Directive. Find every row below that contains the string "type", and copy each of those rows in full. Matching is case-sensitive.

** Opening Data shown block **

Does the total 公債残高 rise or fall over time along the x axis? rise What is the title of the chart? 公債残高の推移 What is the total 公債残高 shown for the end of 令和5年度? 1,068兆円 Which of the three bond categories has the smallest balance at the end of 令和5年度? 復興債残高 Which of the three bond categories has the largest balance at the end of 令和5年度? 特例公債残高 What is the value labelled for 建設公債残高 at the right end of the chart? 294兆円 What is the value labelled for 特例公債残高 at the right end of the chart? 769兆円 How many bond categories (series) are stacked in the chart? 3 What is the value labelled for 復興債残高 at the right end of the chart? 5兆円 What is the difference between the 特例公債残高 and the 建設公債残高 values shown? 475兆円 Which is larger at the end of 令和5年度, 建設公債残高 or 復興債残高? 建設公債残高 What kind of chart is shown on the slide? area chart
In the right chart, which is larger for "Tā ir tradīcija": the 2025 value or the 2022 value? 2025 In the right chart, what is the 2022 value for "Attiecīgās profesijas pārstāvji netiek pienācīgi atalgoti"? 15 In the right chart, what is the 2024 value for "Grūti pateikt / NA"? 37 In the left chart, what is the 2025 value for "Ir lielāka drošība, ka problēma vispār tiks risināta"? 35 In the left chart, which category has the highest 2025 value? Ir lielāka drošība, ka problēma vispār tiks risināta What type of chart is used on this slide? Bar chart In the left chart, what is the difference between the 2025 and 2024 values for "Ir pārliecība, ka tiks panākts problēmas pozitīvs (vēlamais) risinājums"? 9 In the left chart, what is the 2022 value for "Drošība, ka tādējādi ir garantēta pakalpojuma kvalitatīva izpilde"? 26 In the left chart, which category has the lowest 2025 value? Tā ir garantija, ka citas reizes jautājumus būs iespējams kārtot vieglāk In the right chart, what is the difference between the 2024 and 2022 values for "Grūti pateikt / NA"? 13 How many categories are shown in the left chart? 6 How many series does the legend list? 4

** Closing Data shown block **
** Opening Data shown block **

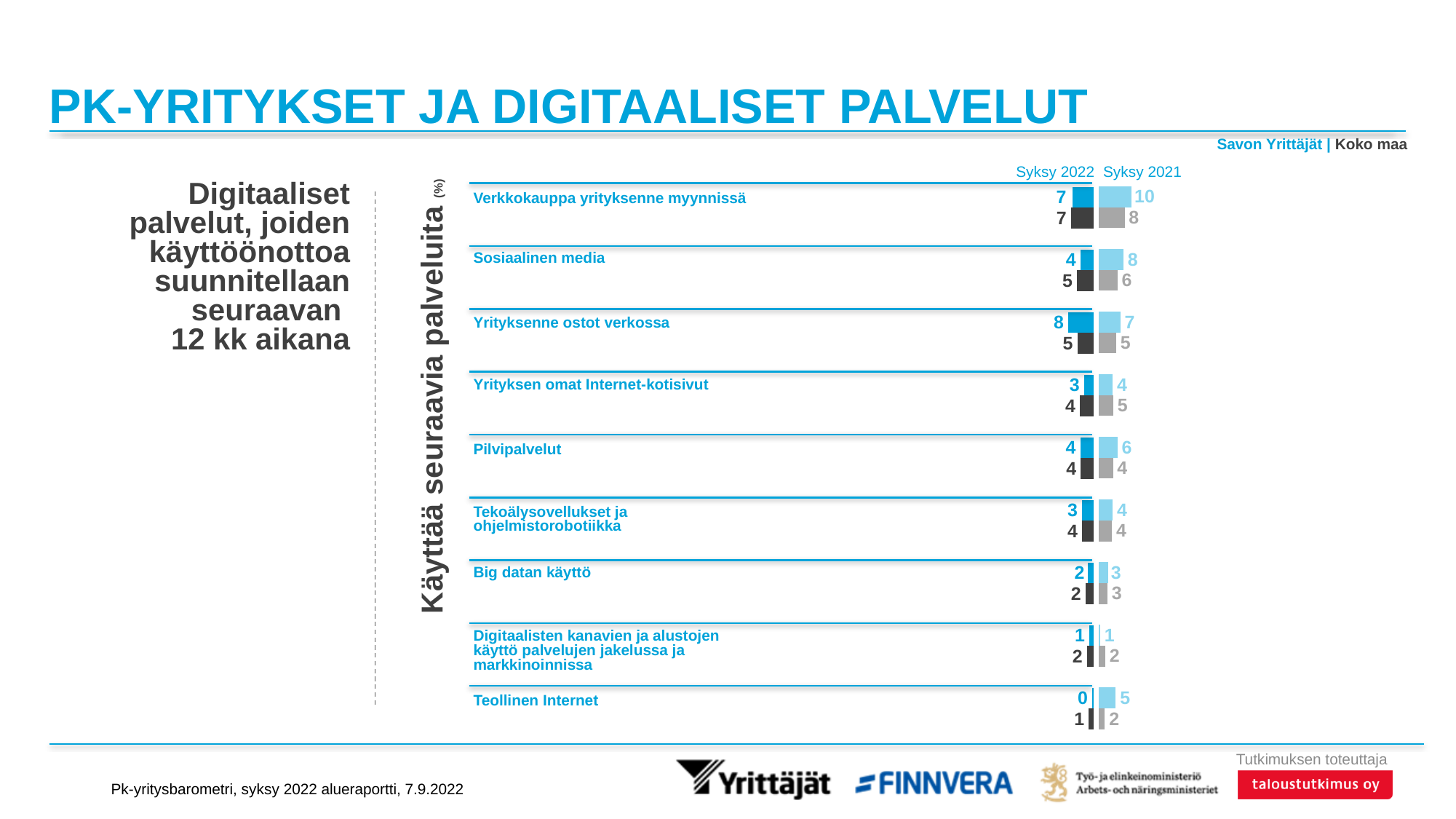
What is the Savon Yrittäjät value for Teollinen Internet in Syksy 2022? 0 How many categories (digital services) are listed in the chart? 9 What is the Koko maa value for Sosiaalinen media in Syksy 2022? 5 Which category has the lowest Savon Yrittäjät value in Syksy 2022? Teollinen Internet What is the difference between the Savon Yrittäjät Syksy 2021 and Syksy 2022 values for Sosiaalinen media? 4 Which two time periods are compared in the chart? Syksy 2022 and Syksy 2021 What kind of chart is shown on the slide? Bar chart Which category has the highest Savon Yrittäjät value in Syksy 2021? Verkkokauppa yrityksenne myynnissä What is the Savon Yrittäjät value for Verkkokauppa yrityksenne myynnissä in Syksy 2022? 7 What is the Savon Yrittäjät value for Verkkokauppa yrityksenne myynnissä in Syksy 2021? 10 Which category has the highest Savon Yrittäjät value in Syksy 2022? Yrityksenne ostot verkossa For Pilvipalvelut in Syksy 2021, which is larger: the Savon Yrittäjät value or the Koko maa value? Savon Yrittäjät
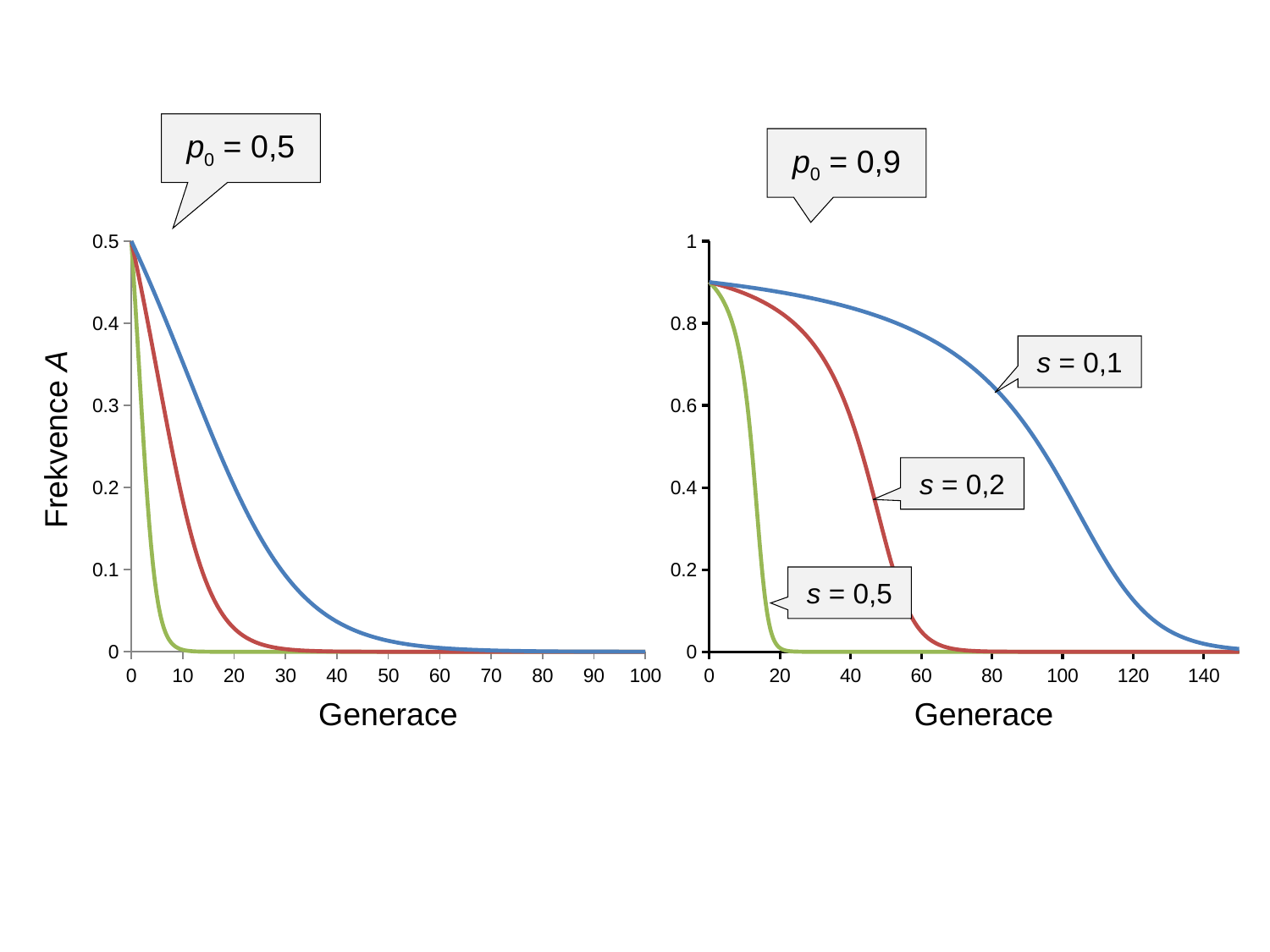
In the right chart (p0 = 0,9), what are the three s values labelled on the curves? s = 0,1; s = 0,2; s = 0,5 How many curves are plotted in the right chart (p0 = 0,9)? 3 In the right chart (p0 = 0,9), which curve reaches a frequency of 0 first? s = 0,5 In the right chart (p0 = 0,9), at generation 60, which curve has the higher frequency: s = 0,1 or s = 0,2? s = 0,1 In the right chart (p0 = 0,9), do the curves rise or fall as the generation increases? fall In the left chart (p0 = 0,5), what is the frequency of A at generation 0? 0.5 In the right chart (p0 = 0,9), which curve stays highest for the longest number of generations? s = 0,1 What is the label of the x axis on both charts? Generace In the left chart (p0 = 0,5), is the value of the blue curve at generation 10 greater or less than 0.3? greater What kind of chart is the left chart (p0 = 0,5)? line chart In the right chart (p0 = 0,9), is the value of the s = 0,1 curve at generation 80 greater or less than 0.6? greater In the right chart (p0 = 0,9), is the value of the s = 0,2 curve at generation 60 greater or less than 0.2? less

** Closing Data shown block **
** Opening Data shown block **

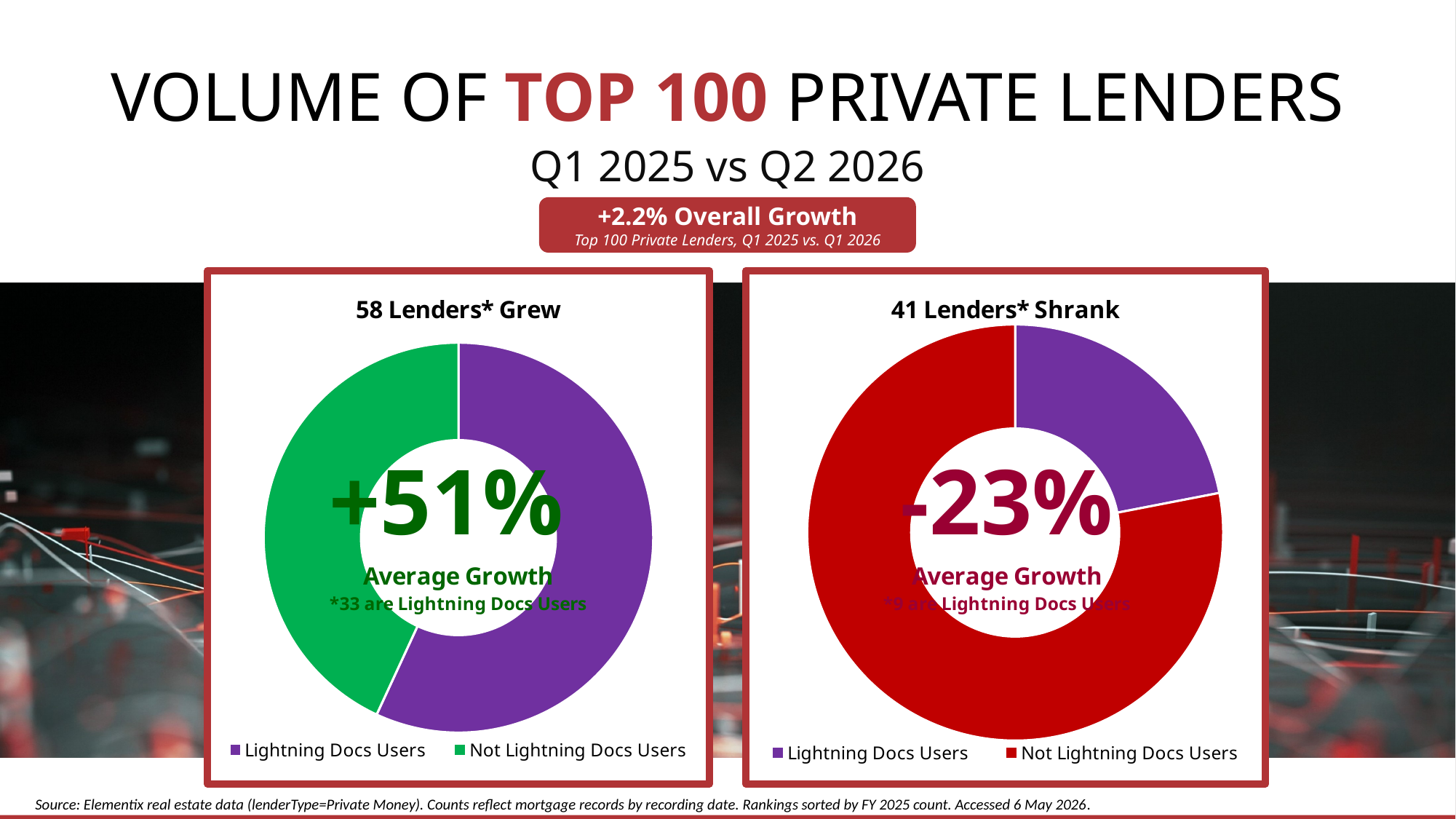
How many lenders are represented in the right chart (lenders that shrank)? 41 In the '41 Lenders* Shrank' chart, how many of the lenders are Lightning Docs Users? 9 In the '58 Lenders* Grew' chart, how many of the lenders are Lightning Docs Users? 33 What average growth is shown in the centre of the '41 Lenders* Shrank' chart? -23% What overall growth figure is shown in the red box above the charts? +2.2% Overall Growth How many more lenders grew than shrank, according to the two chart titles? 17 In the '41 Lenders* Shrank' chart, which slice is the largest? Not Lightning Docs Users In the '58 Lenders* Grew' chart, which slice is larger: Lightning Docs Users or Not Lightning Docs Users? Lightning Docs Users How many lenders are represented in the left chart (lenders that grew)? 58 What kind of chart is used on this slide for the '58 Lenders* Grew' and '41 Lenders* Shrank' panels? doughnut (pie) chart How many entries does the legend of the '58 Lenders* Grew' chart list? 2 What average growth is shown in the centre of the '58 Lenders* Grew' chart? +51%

** Closing Data shown block **

Solved problem.
In the right chart, which is larger for "Tā ir tradīcija": the 2025 value or the 2022 value? 2025 In the right chart, what is the 2022 value for "Attiecīgās profesijas pārstāvji netiek pienācīgi atalgoti"? 15 In the right chart, what is the 2024 value for "Grūti pateikt / NA"? 37 In the left chart, what is the 2025 value for "Ir lielāka drošība, ka problēma vispār tiks risināta"? 35 In the left chart, which category has the highest 2025 value? Ir lielāka drošība, ka problēma vispār tiks risināta What type of chart is used on this slide? Bar chart In the left chart, what is the difference between the 2025 and 2024 values for "Ir pārliecība, ka tiks panākts problēmas pozitīvs (vēlamais) risinājums"? 9 In the left chart, what is the 2022 value for "Drošība, ka tādējādi ir garantēta pakalpojuma kvalitatīva izpilde"? 26 In the left chart, which category has the lowest 2025 value? Tā ir garantija, ka citas reizes jautājumus būs iespējams kārtot vieglāk In the right chart, what is the difference between the 2024 and 2022 values for "Grūti pateikt / NA"? 13 How many categories are shown in the left chart? 6 How many series does the legend list? 4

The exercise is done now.